Age-based equations are straightforward and easy to use, by offering a general guideline for your max. However, French acknowledges that age-based equations may not be a good fit for everybody, because there are too many factors that can affect their accuracy. Plus, max heart rate varies significantly among people of the same age. The American College of Sports Medicine suggests age-based formulas with a lower standard deviation; for example, the Gelish equation: 207 – (0.7 x age), or Tanaka: 208 – (0.7 x age). Orangetheory currently uses the Tanaka equation, but soon the company will introduce more accurate individualised testing, French says.

Once you’ve established your estimated max heart rate, you can find your training zones by multiplying your max by a percentage. For example, if your max is 145, multiply that by 0.60 and 0.70 to determine the range of zone 1 (87 to 101, in this example). Repeat for zones 2 through 4 with the percentages on the right.

Each zone serves a purpose, and how much time you spend in each depends on your training goals. The average marathoner, for example, will spend more than half the time training in zones 1 and 2 (longer, easier runs, often at marathon pace) and less than half in zones 3 and 4 (tempo and speed workouts).

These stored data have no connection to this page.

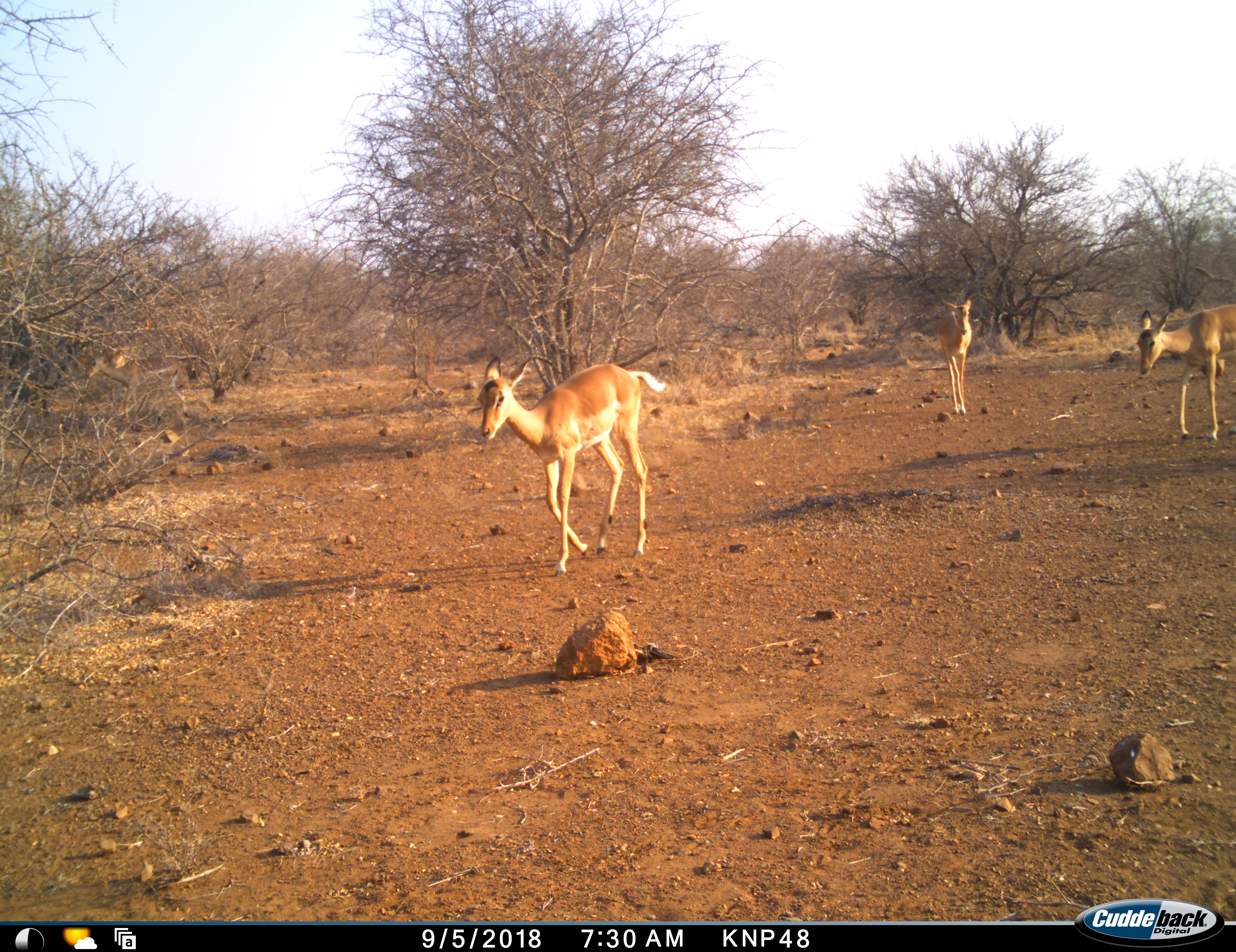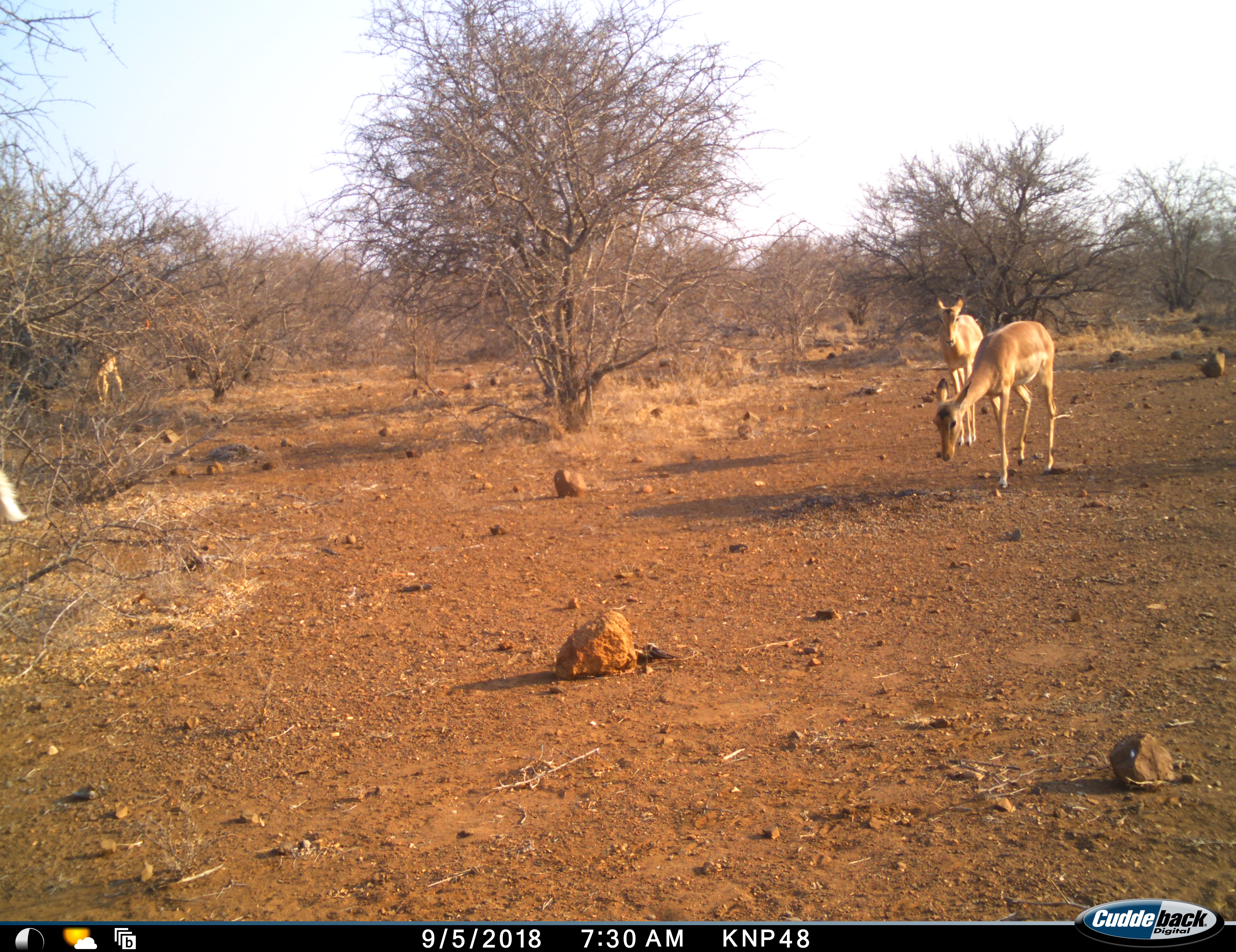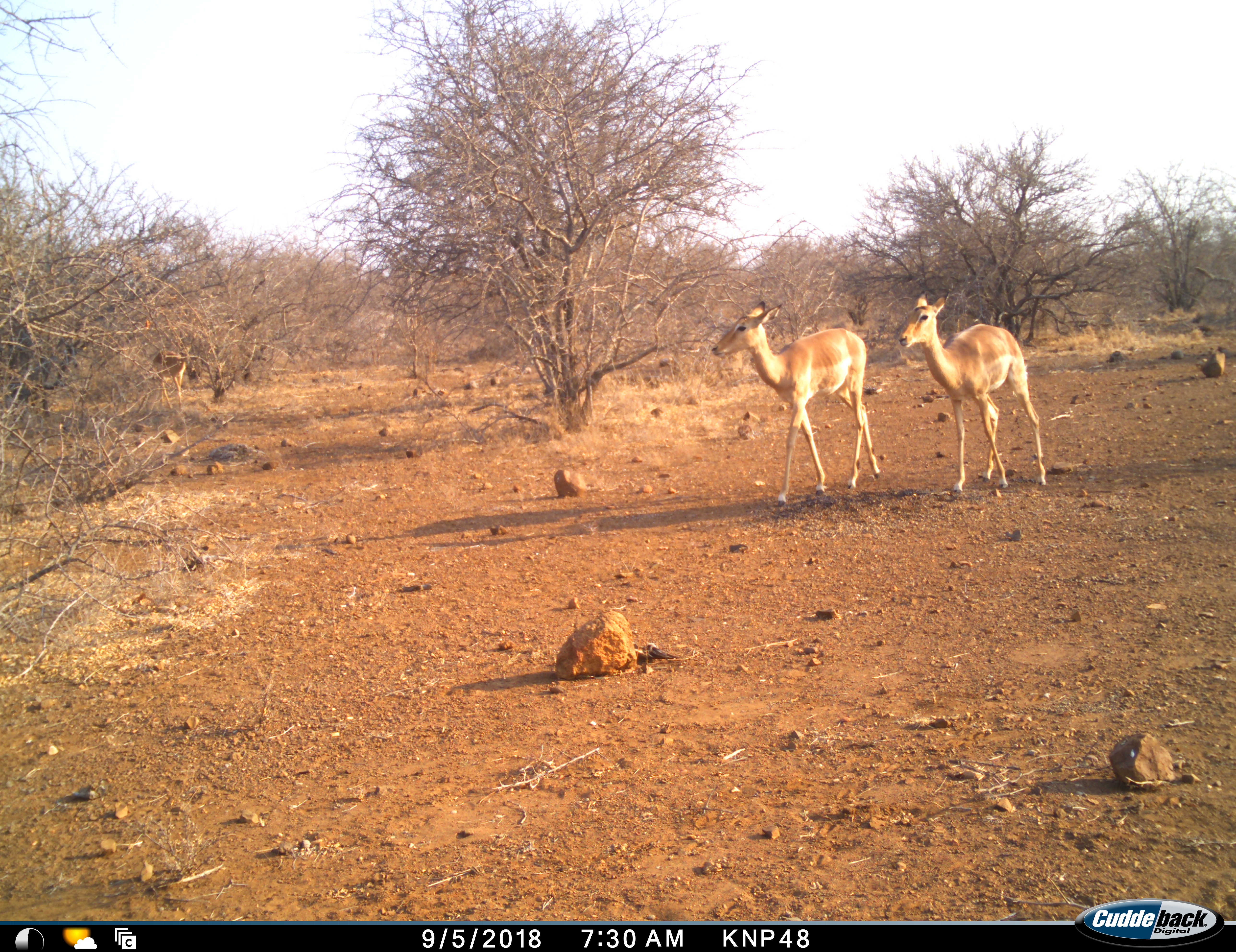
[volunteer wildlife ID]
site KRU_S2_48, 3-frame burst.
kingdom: Animalia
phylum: Chordata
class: Mammalia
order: Artiodactyla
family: Bovidae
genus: Aepyceros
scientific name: Aepyceros melampus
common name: impala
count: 3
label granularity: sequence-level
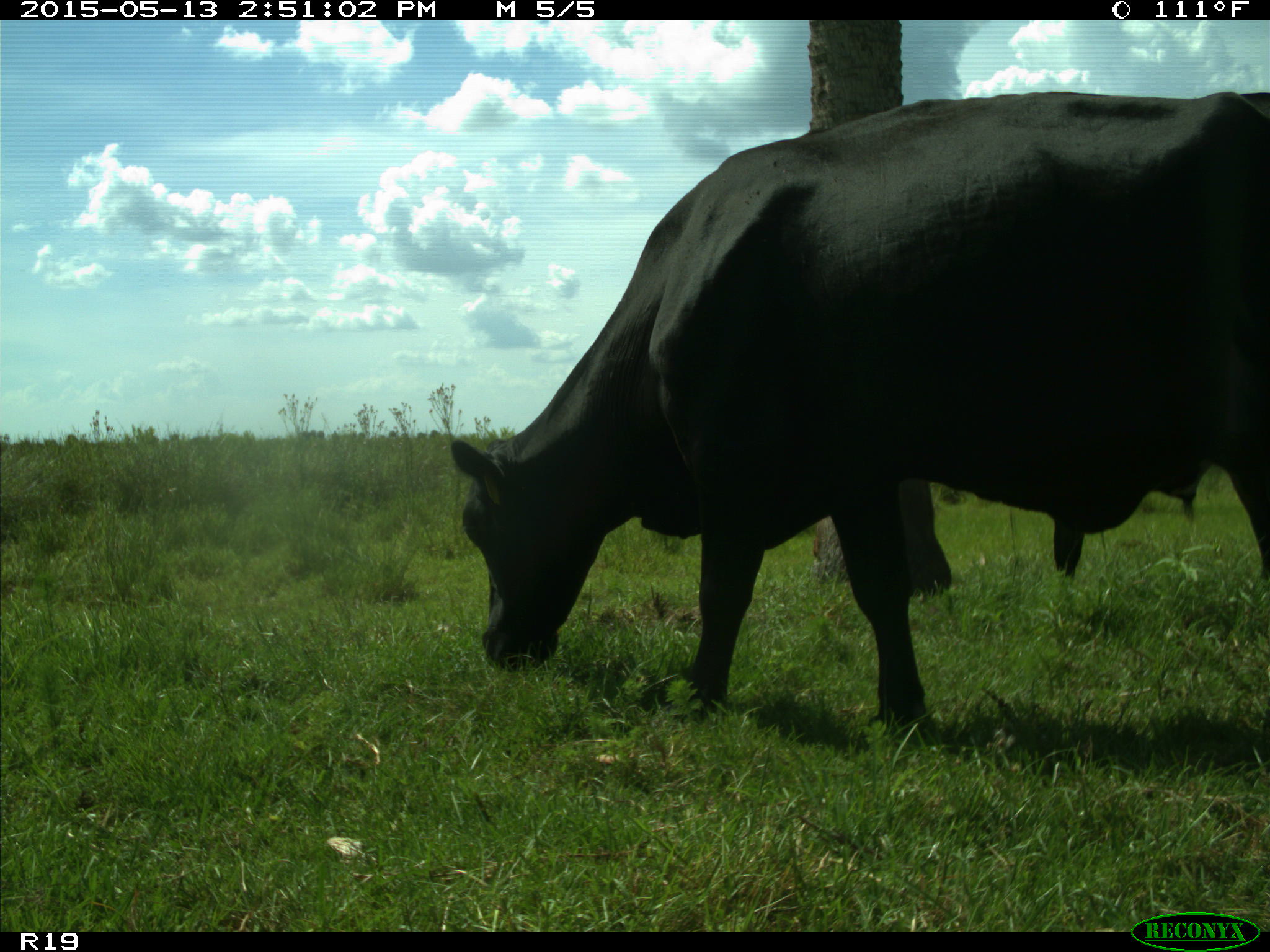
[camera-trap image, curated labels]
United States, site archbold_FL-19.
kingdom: Animalia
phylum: Chordata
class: Mammalia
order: Artiodactyla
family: Bovidae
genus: Bos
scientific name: Bos taurus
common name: domestic cow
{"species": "Bos taurus (domestic cow)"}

If you’re completely new to running or returning after a break or injury, French recommends spending six to 12 weeks training in zones 1 and 2 to acclimate, before taking on intervals and harder efforts in zones 3 and 4. Experienced exercisers can often jump right into intervals. French reiterates that this all depends on your health, performance, race goals, and workout preferences. Consult with a professional if necessary.

How to Reap the Benefits

The biggest hurdle with HR training for many, especially advanced runners, is holding back, Carr says. “People will often look at their pace and think if they’re running slowly, they’re doing something wrong; or they’ll get frustrated because they have to slow down,” she says. But Carr encourages runners to start with a beginner’s mindset, and trust the process. “Eventually, if they train and stay consistent, their pace will automatically improve.”

Heart-rate training isn’t just about performance; it’s also extremely effective for recovery, adds John Honerkamp, coach, CEO and founder of JR Honerkamp Consulting. “It’s tougher to measure the rest than the work,” he says. “If your resting HR is usually 60, but you wake up at 70, that could indicate fatigue or overtraining.” Although chest monitors are the most accurate, many popular watches can measure HR all day.

Either way, the change doesn’t happen overnight. “Heart-rate training isn’t a short game,” Cotugno says. “If people go into it and expect to improve their times within a few months, that might not happen; but if they’re willing to work on it over months and years, they can reap the benefits and feel really good about running.”

Once you’ve dedicated the time and slower kays like Cotugno, the results can be impressive. She consistently trains using heart rate at a 5:15 to 5:55/km pace, but she can bust out a 3:55/km pace in a 5K. “I’ve always trained at a pace that feels good for me, but running at a [slow] pace is actually helping me get stronger. It’s kind of awesome.”

In the Zone

Get started with these zones created by Janet Hamilton, owner of Running Strong coaching.

Zone 1: 60% to 70%
This is a very comfortable effort, used for warm-up and cool-down.

Zone 2: 70% to 80%
Used for the bulk of training, this relaxed effort allows you to hold a conversation.

Zone 3: 81% to 93%
This is a comfortably hard effort, during which you can only say short, broken sentences.

Zone 4: 94% to 100%
Often a 5K pace, this is a very hard effort that’s sustainable, but only lets you speak a few words at a time.